My phone suddenly lost signal and I can't call or text — could someone have taken over my number with an eSIM swap?
Yes, this is a known attack. A scammer who gathers enough of your personal information can convince your mobile carrier to transfer your number onto an eSIM they control, cutting off your service and letting them intercept calls and texts, including one-time login codes.
Last reviewed: 5 July 2026
Explanation
An eSIM swap works similarly to a traditional SIM swap but exploits how many carriers now let customers activate a new digital eSIM profile remotely, sometimes with less friction than the older process of ordering a physical SIM card. Scammers gather personal details through phishing, data breaches, or social engineering, then contact the carrier or use a compromised online account portal to request the phone number be moved to a new eSIM, sometimes completing the process entirely online without ever needing to visit a store or speak to staff.
Once the swap succeeds, the victim's phone loses all signal and messaging suddenly, while the scammer's device begins receiving the victim's calls and texts, including one-time passcodes used for banking, email, and other account logins. This makes the eSIM swap a gateway attack, often deployed specifically to then take over financial accounts that rely on text-message codes for verification.
The sudden, complete loss of signal — rather than a gradual weakening — is the key early warning sign, since it usually means the number itself has been moved rather than there being a normal network or device issue. Carriers can usually reverse an eSIM swap once notified, but speed matters because the window before financial accounts are drained can be short.
Common red flags
- Phone suddenly shows no service, no signal bars, or 'SOS only' with no clear cause
- You receive a carrier notification about an eSIM activation or SIM change you didn't request
- Unable to make calls or send texts despite being in an area with normally good coverage
- Login attempt notifications or password reset emails you didn't initiate
- Recent phishing messages or data exposure that could have supplied your personal details to an attacker
- Bank or account activity you don't recognize shortly after losing phone service
What to do now
- Contact your mobile carrier immediately through another phone or in person if your service suddenly drops for no clear reason
- Ask the carrier to reverse the eSIM swap and add a port-out or SIM-change PIN or passphrase to your account
- Log into your bank and major accounts from a trusted device to check for unauthorized access or changes
- Switch critical accounts to an authenticator app rather than text-message codes where possible
- Change passwords on financial and email accounts as a precaution once you regain phone access
- File a report with your carrier's fraud department and local authorities if funds were taken
Frequently asked questions
How is an eSIM swap different from a traditional SIM swap scam?

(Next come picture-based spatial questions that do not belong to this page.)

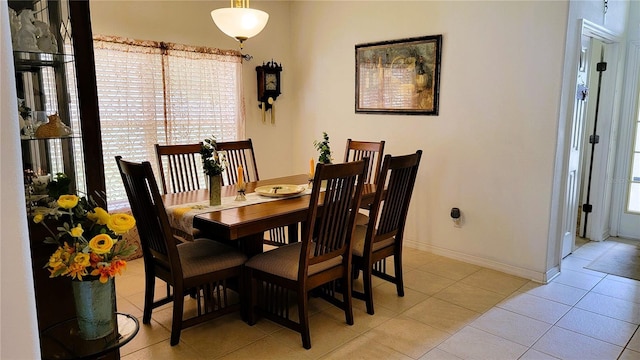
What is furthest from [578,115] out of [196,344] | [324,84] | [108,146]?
[108,146]

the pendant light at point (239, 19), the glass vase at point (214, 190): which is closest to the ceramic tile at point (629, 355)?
the glass vase at point (214, 190)

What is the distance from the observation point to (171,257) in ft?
7.61

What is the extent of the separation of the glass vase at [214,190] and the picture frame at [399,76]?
208 cm

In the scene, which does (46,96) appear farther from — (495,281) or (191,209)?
(495,281)

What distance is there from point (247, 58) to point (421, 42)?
1808mm

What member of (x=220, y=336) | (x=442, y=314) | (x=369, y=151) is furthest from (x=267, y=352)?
(x=369, y=151)

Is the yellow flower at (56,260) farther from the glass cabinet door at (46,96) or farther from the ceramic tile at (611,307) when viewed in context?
the ceramic tile at (611,307)

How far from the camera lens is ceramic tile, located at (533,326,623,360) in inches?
92.6

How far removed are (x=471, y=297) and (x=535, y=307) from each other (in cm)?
40

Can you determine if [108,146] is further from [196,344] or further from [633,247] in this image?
[633,247]

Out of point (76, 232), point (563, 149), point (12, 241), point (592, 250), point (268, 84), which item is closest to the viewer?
point (12, 241)

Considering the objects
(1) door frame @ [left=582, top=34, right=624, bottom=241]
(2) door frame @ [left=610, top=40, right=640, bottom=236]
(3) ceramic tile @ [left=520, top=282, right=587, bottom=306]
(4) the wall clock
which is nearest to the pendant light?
(4) the wall clock

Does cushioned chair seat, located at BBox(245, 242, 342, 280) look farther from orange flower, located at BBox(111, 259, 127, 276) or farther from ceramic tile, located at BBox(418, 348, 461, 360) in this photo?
orange flower, located at BBox(111, 259, 127, 276)

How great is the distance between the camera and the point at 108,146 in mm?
3699
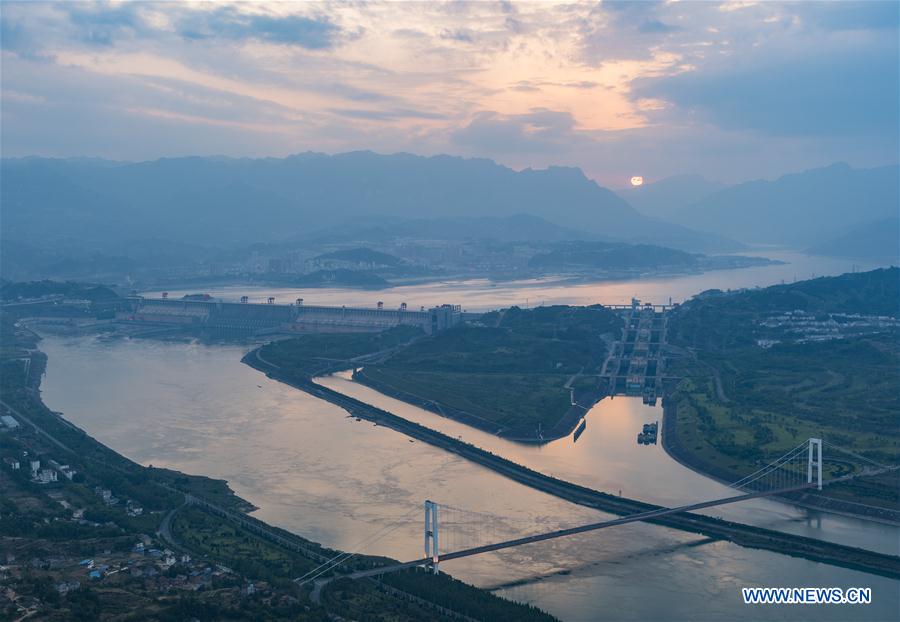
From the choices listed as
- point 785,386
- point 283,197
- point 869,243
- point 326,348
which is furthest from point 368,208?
point 785,386

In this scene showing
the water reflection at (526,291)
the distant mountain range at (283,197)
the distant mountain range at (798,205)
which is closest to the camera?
the water reflection at (526,291)

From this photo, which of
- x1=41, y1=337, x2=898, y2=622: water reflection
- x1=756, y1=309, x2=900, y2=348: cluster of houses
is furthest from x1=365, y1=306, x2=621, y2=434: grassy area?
x1=756, y1=309, x2=900, y2=348: cluster of houses

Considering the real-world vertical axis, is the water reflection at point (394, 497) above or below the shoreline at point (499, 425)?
below

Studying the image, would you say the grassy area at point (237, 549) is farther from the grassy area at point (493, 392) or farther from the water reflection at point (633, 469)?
the grassy area at point (493, 392)

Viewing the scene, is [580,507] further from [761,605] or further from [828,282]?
[828,282]

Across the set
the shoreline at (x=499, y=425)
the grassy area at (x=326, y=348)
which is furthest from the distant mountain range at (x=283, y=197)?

The underlying attack goal is the same — taking control of your phone number — but eSIM technology can allow the transfer to happen entirely online or remotely, sometimes making it faster and requiring less direct interaction with carrier staff than swapping a physical SIM card.
Can I prevent an eSIM swap before it happens?
Adding a port-out or account PIN with your carrier, avoiding text-message codes as your only two-factor method, and being cautious about where you share personal identifying information all reduce the risk significantly.